Des «administrateurs indépendants» proches du pouvoir

Rapport du Vérificateur général - novembre 2009

MIchael Sabia, il a versé 9800 $ au Parti libéral du Québec depuis 2002, dont 3000 $ l'an dernier. Photothèque La Presse


(Québec) Les déclarations d'intérêts des patrons de la Société générale de financement (SGF) et de la Caisse de dépôt sont soumises à un comité de gouvernance et d'éthi­que relevant du conseil d'administration. Les membres de ces comités doivent être des «administrateurs indépendants». Mais à l'heure actuelle, les présidents de ces deux comités ont des liens très étroits avec le Parti libéral. À la SGF, c'est l'avocat José P. Dorais, un habitué des congrès libéraux, qui assume la présidence de ce comité. M. Dorais a versé 12 975 $ à la caisse du Parti libéral depuis que Jean Charest a pris le pouvoir.
À la Caisse de dépôt, les libéraux ont remplacé le professeur Yvan Allaire à la présidence du comité de gouvernance et d'éthique, par l'avocat montréalais Jean-Pierre Ouellet, un ancien conseiller politique de Robert Bourassa. M. Ouellet connaît Michael Sabia depuis une quinzaine d'années : il était vice-président des affaires juridiques au CN où travaillait également M. Sabia. Il oeuvrait auparavant chez Stikeman Elliott où il a eu le mandat de la privatisation du CN.
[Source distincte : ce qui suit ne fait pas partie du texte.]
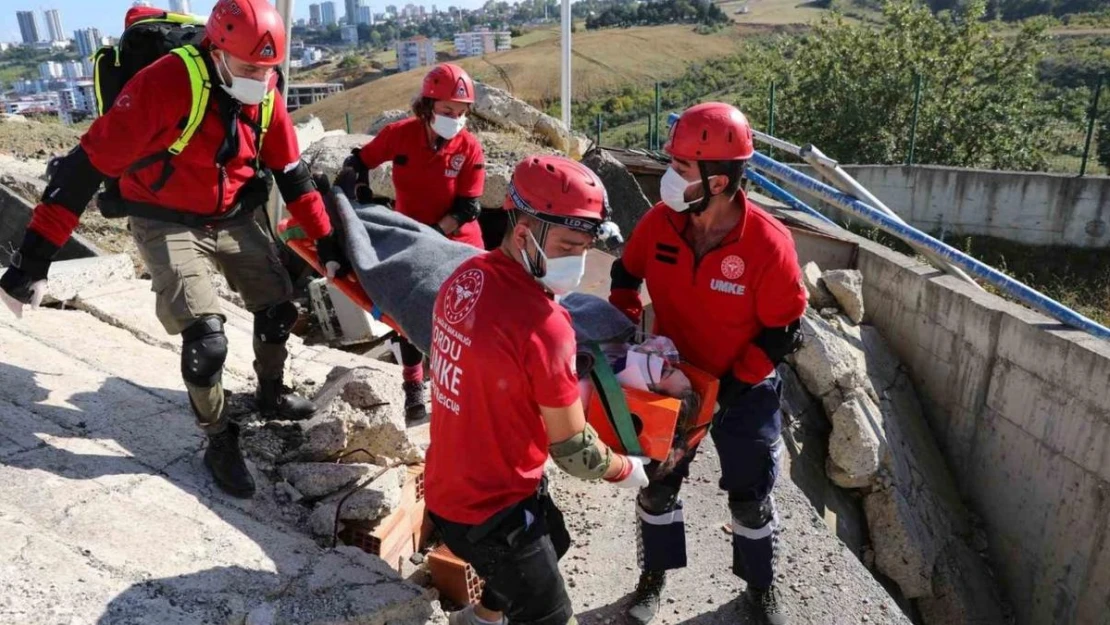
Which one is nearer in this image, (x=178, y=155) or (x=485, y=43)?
(x=178, y=155)

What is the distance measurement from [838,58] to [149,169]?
13649 millimetres

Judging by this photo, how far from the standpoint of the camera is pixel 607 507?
158 inches

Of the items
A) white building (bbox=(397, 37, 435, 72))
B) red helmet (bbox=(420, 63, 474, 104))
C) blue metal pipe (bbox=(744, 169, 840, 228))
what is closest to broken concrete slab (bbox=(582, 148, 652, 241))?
blue metal pipe (bbox=(744, 169, 840, 228))

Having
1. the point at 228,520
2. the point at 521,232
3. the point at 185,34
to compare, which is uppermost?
the point at 185,34

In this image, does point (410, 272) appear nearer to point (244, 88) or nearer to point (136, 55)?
point (244, 88)

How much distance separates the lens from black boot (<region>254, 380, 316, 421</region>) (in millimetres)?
3783

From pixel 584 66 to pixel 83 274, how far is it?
5005 cm

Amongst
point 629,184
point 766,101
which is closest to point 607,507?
point 629,184

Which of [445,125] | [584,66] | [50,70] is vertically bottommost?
[50,70]

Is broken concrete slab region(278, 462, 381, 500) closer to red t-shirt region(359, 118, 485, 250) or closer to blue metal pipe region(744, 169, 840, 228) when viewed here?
red t-shirt region(359, 118, 485, 250)

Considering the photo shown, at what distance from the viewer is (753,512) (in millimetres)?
3129

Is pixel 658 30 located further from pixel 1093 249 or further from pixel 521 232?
pixel 521 232

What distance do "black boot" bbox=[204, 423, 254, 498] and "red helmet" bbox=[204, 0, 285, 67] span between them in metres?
1.48

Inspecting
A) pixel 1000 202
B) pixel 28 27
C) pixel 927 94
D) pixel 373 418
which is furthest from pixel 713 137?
pixel 28 27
M. Ouellet a été nommé au conseil d'administration de la Caisse trois jours avant l'embauche de M. Sabia à la tête de la Caisse. Il a donc participé à la décision d'embaucher son ancien collègue de longue date. La chef du PQ, Pauline Marois, avait d'ailleurs dénoncé cette situation et déclaré que M. Ouellet aurait dû se retirer des délibérations du conseil d'administration, lorsque l'embauche a été décidée. Quant à M. Sabia, il a versé 9800 $ au Parti libéral du Québec depuis 2002, dont 3000 $ l'an dernier.
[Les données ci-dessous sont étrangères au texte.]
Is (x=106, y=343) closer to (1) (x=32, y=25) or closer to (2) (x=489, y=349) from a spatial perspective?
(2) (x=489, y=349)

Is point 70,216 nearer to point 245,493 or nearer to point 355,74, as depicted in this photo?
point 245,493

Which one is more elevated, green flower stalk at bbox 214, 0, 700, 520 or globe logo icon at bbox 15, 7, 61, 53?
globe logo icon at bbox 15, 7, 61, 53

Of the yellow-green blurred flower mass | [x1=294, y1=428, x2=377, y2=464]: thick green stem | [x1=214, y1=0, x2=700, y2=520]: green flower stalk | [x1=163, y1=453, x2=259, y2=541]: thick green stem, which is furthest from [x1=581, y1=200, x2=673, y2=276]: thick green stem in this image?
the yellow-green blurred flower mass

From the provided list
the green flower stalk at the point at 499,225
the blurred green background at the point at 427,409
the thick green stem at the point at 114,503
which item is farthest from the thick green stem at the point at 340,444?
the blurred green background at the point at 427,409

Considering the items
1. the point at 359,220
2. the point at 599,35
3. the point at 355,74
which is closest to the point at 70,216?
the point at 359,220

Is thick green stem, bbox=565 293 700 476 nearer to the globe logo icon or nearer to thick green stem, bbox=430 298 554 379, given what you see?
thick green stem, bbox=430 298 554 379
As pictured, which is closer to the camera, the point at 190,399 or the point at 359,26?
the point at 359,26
L'avocat Jean-Pierre Ouellet n'est pas seul à surveiller l'application du code d'éthique au comité de gouvernance et d'éthique de la Caisse de dépôt. La présidente de la CSN, Claudette Carbonneau, siège également à ce comité. Mais Mme Carbonneau ne montre pas un très grand intérêt pour cette responsabilité. Elle a refusé les deux demandes d'entrevue du Soleil sur le sujet, et renvoyé le journaliste au président du comité... Me Jean-Pierre Ouellet!
Les règles d'éthique
Sur papier, les règles d'éthique à la Caisse de dépôt sont très étanches. Un dirigeant n'a pas le droit de transiger directement sur des titres. Dès son embauche, tous ses avoirs sont transférés dans une fiducie sans droit de regard dont il ne peut connaître les transactions. La seule connaissance qu'il peut avoir de son portefeuille est un compte rendu annuel de la valeur de son portefeuille, mais qui ne donne aucune information sur les titres détenus. Quant aux employés, de la secrétaire jusqu'aux vice-présidents, il leur est interdit de transiger sur un titre «à partir du moment où la Caisse s'intéresse à une entreprise, qu'il y a un échange d'informations avec l'entreprise», explique le porte-parole, Maxime Chagnon. De plus, le courtier de chacun des employés doit envoyer un état de compte de son client à la Caisse une fois par mois, afin de s'assurer qu'il n'y a pas eu de transactions interdites par le code d'éthique.
Un code d'éthique aussi étanche pourrait normalement permettre la divulgation des intérêts des dirigeants. Mais c'est là que s'arrête la transparence, que l'on exige pourtant des politiciens.